Dask Summit Recap
Last week was the first Dask Developer Workshop. This brought together many of the core Dask developers and its heavy users to discuss the project. I want to share some of the experience with those who weren’t able to attend.
This was a great event. Aside from any technical discussions, it was ncie to meet all the people. From new acquaintences to people you’re on weekly calls with, it was great to interact with everyone.
The workshop
During our brief introductions, everyone included a one-phrase description of what they’d most-like to see improved in the project. These can roughly be grouped as
- Project health: more maintainers, more maintainer diversity, more commercial adoption
- Deployments: Support for heterogeneous clusters (e.g. some workers with different resources) on more cluster managers. Easier deployments for various use cases (single user vs. small team of scientists vs. enterprise IT managing things for a large team)

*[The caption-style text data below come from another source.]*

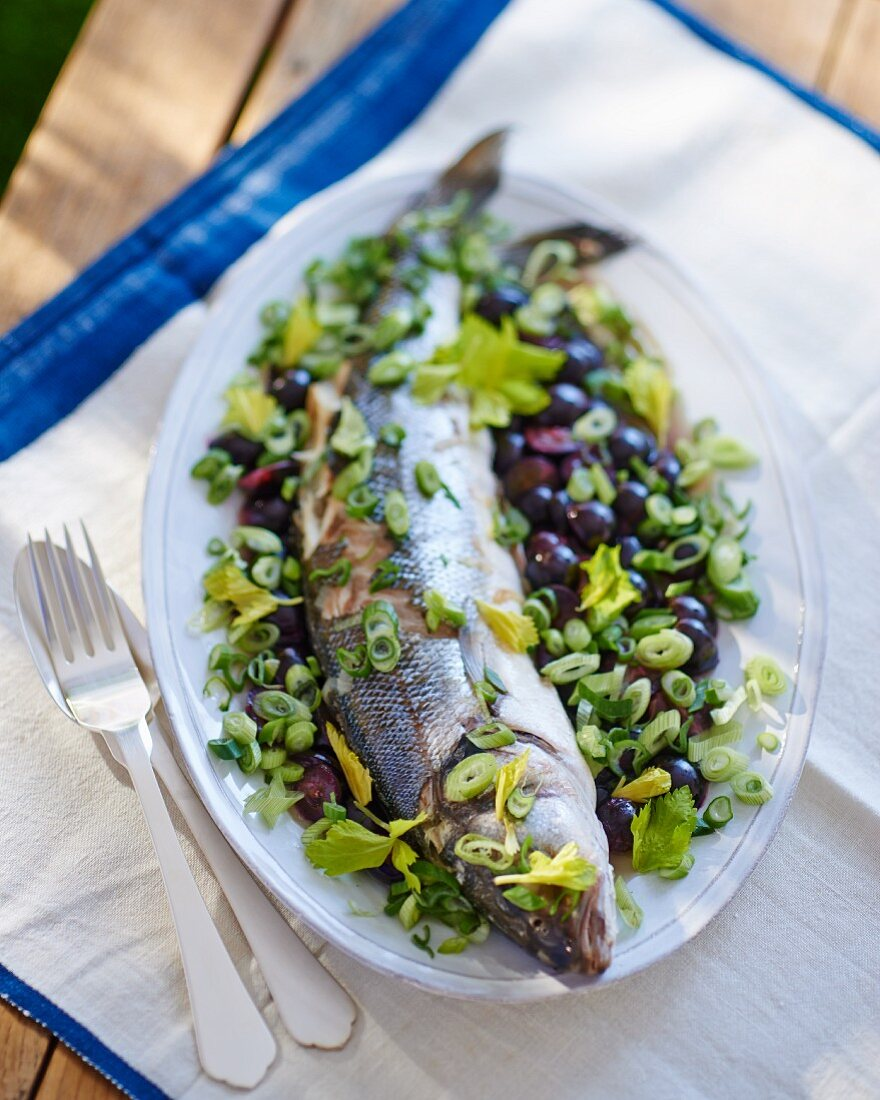 Sea bass on a celery and onion salad with black olives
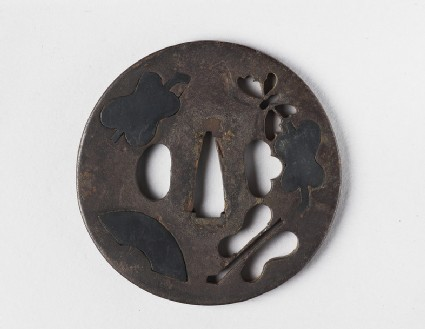 Round tsuba with design of fans and a butterfly
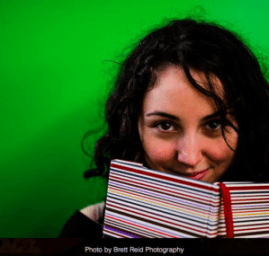 Author Erin Kirsh smiling behind book
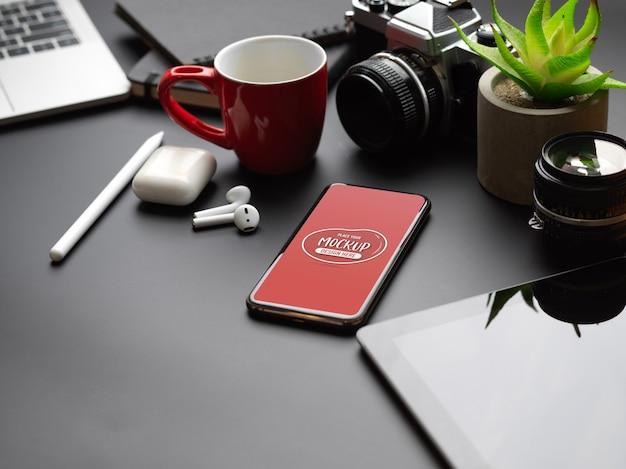 Beschnittener schuss des modell-smartphones auf schwarzem tisch mit tablette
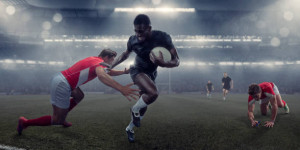 A mid action image of a professional black male rugby player running whilst holding a rugby ball and running pushing away a rival player who is about to tackle. The athlete has mouth open and teeth bared in determination. The action occurs in a generic misty floodlit rugby stadium.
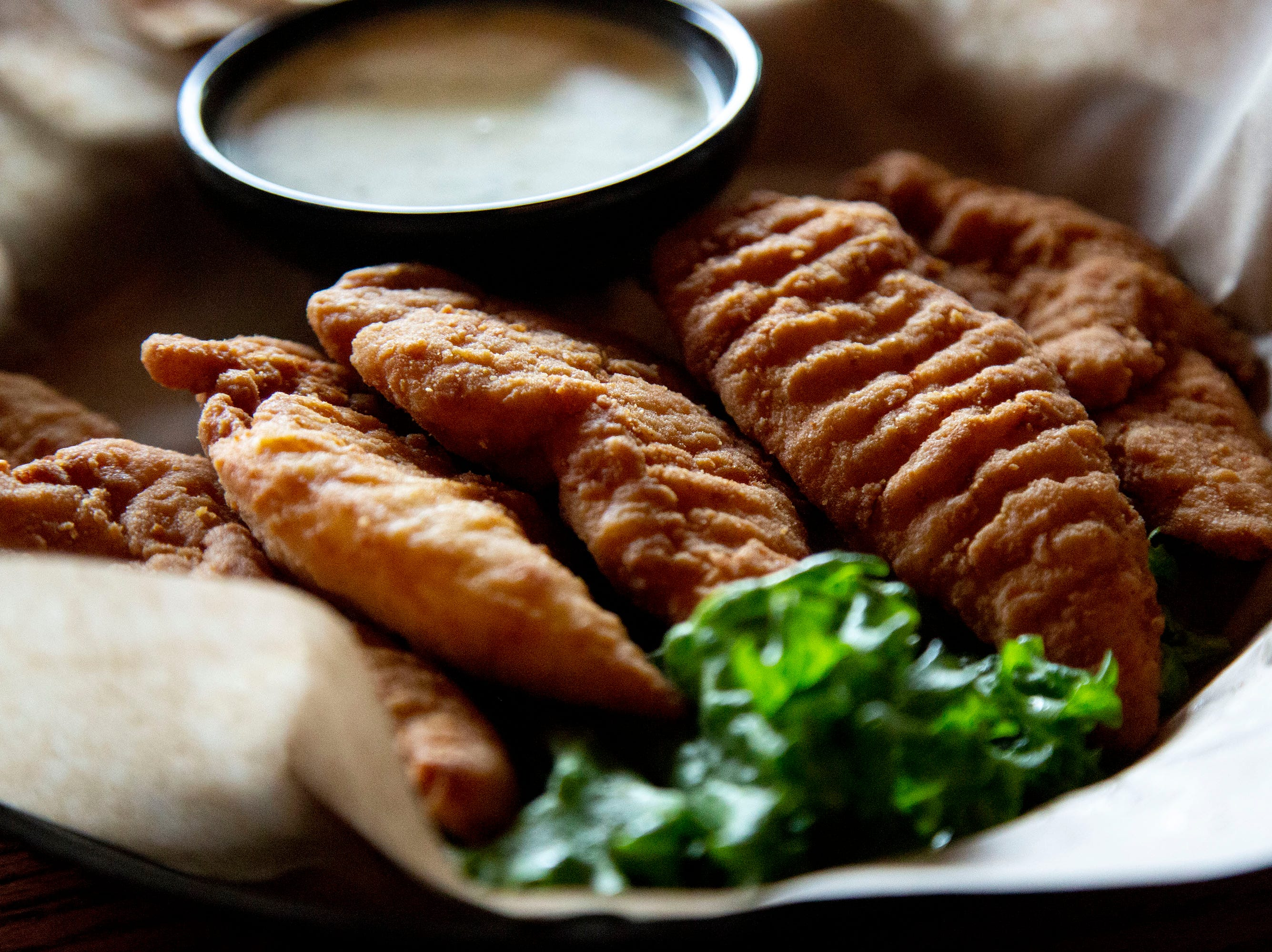 Chicken tender strips served with homemade honey mustard dressing from Francie's Bar and Grill, on Wednesday, April 10, 2019, in Des Moines.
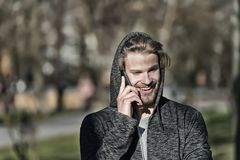Fashion macho smiling with smartphone in casual sweatshirt. Happy guy in hood talk on mobile phone on sunny outdoor. Bearded man s. Mile in hood on fresh air Royalty Free Stock Images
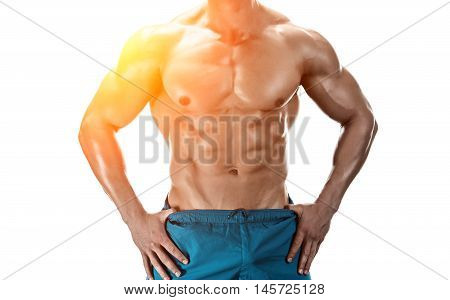 Strong Athletic Man showing muscular body and sixpack abs isolated white background. Close-up. with sun flare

- Documentation: Including example
- Data Access: Loading data from various sources
- Reliability: Especially on adaptive clusters, as workers come and go.
- Features: Including things like approximate nearest neighbors, shared clients between futures, multi-column sorting, MultiIndex for dask.dataframe
One of the themes of the workshop was requests for honest, critical feedback about what needs to improve. Overall, people had great things to say about Dask and the various sub-projects but there’s always things to improve.
Dask sits at a pretty interesting place in the scientific Python ecosystem. It (and its users) are power-users of many libraries. It acts as a nice coordination point for many projects. We had maintainers from projects like NumPy, pandas, scikit-learn, Apache Arrow, cuDF, and others.